*BRIEF*. Can you write out the stretch from the line containing "Looking at this" through the end of the records, substituting "nearer" for each "closer" and changing nothing else?

Scene-based spatial questions
_ _ _ _ _ _ _
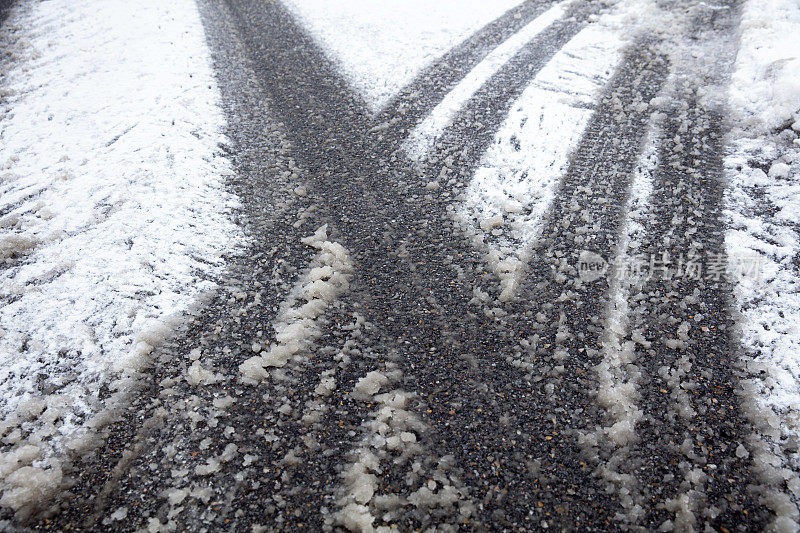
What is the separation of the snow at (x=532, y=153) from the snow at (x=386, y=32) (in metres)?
1.65

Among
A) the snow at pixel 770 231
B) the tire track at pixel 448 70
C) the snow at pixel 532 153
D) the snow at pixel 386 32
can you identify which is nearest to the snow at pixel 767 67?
the snow at pixel 770 231

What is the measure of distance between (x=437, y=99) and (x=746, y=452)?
4.65m

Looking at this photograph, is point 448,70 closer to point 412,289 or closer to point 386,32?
point 386,32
_ _ _ _ _ _ _
*SOLUTION FOR THIS EXERCISE*.
Looking at this photograph, is point 448,70 nearer to point 412,289 or nearer to point 386,32?
point 386,32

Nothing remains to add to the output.